Given text Start Marker
Case Study: The Nigerian 419 Fraud

The 419 fraud is a scam on an industrial scale. It’s initiated simply by writing to names taken from the public record. It originated in Nigeria and gets its name from a section of criminal statute. The structure is always the same. The writer is a bureaucrat in an organization such as a central bank or UN agency. Due to a coup or war (the details don’t matter) a large fund of cash, typically $30,000,000 or more, lies forgotten in a blocked account. The writer – who in a nice touch tells you he has heard you are a ‘trustworthy person’ – together with his confederates controls access to the blocked account. He needs the cooperation of a foreign party, which will allow him to create the paperwork to send the money overseas. The loot will be split 60% for the writer and his associates, 30% for you and 10% for expenses (these proportions seem to be fixed in stone). Please send the writer your overseas bank account details. So that’s the deal: $10,000,000 for the use of your bank account and no need to get out of your chair. But of course, you’re not going to allow this stranger into an account full of your own money, which he can strip. No, Sir! You’ll set up an empty account for the purpose. However getting at your bank account isn’t the main aim of the scam. If you take up the offer you’ll soon find yourself flying to Nigeria (or wherever) and you’ll be taken to the bank or the agency and you’ll meet the officials, and everything will look as it should. Except that this is Nigeria – you understand – and a small bribe here and there and the payment of a fee or tax is necessary in order to square someone who is out of the loop or to lay hold of a stamped piece of paper. Of course these payments go to third parties, so you are told, and not to your newly acquired friends, who share your frustrations at the slow pace. And so it goes on. The victim is bled of bribes and fees until he realizes that this transaction is never going to go through. At which point he gives up, goes home, and in some cases wastes even more money on lawyers’ fees suing the Bank of Nigeria. I used to wonder who fell for the 419 scam, until I learned that a Scottish crook of my acquaintance had been taken for $100,000. This made me wonder about the people I sometimes drink with.

The 419 scam is brutally frank in disclosing its nature.
Given text End Marker
● **Tasks**
1 – Decide whether each statement agrees with the case study on the 419 fraud, answering yes or no and quoting the words of the text that settle it. (a) The fraud takes its name from a section of criminal statute. (b) The writer offers the recipient 60% of the fund. (c) Getting at the victim's bank account is the main aim of the scam.
2 – Write the next part of the case study on the 419 fraud, picking up after its final sentence.
The stored data does not need to be consulted.
Dataset records Start Marker
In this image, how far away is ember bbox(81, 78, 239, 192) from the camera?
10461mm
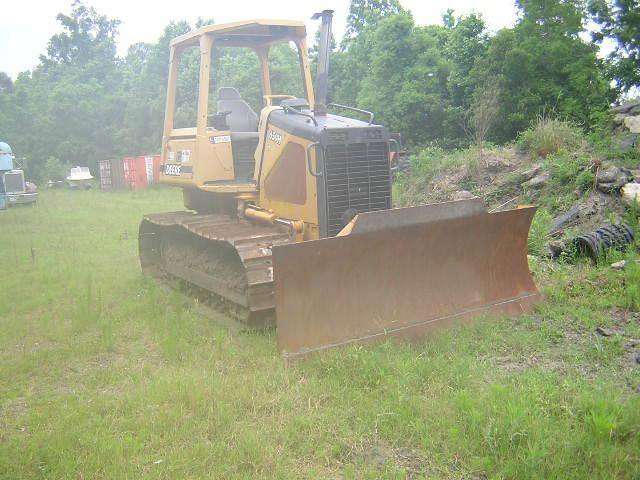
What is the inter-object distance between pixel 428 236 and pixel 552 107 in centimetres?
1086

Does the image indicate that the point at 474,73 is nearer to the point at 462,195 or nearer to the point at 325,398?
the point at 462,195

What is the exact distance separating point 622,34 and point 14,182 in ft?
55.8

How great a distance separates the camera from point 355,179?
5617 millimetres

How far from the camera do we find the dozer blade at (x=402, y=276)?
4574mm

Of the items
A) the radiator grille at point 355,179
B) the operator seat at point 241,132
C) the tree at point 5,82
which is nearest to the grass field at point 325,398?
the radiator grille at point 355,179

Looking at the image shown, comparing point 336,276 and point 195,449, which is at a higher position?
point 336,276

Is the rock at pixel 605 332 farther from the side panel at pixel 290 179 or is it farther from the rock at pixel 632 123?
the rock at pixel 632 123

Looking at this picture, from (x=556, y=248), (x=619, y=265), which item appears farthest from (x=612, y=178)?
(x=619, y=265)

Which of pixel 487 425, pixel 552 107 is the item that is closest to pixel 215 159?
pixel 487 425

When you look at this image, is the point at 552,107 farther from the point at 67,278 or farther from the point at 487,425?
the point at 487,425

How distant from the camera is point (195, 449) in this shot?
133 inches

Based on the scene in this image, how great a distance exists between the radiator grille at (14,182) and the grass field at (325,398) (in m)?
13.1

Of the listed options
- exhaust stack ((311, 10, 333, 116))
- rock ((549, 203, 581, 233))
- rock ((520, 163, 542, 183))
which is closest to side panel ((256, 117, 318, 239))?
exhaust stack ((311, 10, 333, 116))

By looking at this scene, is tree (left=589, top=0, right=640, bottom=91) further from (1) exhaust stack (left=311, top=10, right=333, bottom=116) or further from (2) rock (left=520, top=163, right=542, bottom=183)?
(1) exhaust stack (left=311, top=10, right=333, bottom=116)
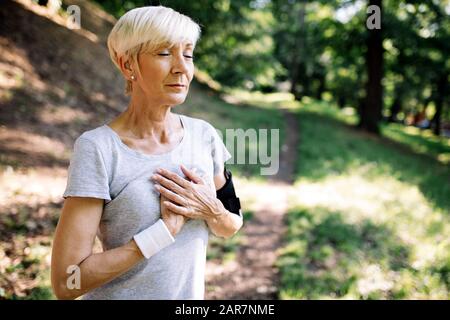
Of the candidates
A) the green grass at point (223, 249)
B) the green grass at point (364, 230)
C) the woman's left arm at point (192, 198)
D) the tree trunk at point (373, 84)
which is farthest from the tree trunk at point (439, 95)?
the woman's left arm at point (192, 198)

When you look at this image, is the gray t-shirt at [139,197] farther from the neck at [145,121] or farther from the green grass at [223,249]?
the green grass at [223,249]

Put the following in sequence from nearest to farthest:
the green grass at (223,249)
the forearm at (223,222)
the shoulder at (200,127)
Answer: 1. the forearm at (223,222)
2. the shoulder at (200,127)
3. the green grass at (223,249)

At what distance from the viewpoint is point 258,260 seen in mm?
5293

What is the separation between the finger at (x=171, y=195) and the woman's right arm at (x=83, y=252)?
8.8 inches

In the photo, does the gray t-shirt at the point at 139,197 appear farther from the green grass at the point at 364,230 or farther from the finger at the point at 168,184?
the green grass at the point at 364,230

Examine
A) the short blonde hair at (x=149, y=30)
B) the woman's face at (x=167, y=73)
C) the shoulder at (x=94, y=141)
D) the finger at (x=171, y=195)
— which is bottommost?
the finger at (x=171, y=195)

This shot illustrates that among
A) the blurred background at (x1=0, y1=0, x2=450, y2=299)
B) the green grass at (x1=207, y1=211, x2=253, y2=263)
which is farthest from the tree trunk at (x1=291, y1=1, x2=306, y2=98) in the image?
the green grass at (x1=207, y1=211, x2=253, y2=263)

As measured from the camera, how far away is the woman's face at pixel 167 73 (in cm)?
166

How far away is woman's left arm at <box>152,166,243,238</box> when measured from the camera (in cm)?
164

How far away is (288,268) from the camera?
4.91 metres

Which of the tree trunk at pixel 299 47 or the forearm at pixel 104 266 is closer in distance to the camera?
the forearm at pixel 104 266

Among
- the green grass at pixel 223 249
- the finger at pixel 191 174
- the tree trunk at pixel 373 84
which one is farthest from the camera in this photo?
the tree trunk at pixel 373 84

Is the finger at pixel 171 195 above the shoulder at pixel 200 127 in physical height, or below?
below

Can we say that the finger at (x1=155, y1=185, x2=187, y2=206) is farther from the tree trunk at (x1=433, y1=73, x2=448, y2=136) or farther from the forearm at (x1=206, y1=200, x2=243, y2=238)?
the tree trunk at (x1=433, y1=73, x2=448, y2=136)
Dataset records End Marker
● **Answers provided**
1 –
(a) Yes: "gets its name from a section of criminal statute"
(b) No: "60% for the writer and his associates, 30% for you"
(c) No: "getting at your bank account isn’t the main aim of the scam"

2 –
The mark is invited to join the con artists in carrying out a fraud. The deceit lies not in disguising the criminal basis of the transaction, but in hiding the fact that the mark participates as the victim, when he thought he was one of the perpetrators. In this instance the victim is dishonest as well as stupid and deserves little sympathy. However the example serves to illustrate a point. The pitch made by the con artist is directed at the victim’s greed. And, just as the con man’s approach is rational and calculating, so is the response of his victim. The difference between them is only that the victim is ignorant as to what’s really going on. The victim goes along with it because on the information available to him it’s a rational deal. In contrast, the motives of the charlatan’s mark are as complex as those of the charlatan and mirror the charlatan’s pitch. The charlatan’s offer of ‘wonderful knowledge or secrets’ works because it addresses an intangible, even spiritual need on the part of the mark. It’s this neediness and not greed that is characteristic of the relationship and determines its structure. In the world of ‘wonderful knowledge or secrets’, the benefits are only obtained when they are experienced by the mark. This is very subjective: very irrational. It’s precisely because of the vagueness of the charlatan’s claims and the difficulty of deciding whether they have been fulfilled or not that many schemes of charlatanry are not illegal. To us as would-be charlatans, this is a blessing.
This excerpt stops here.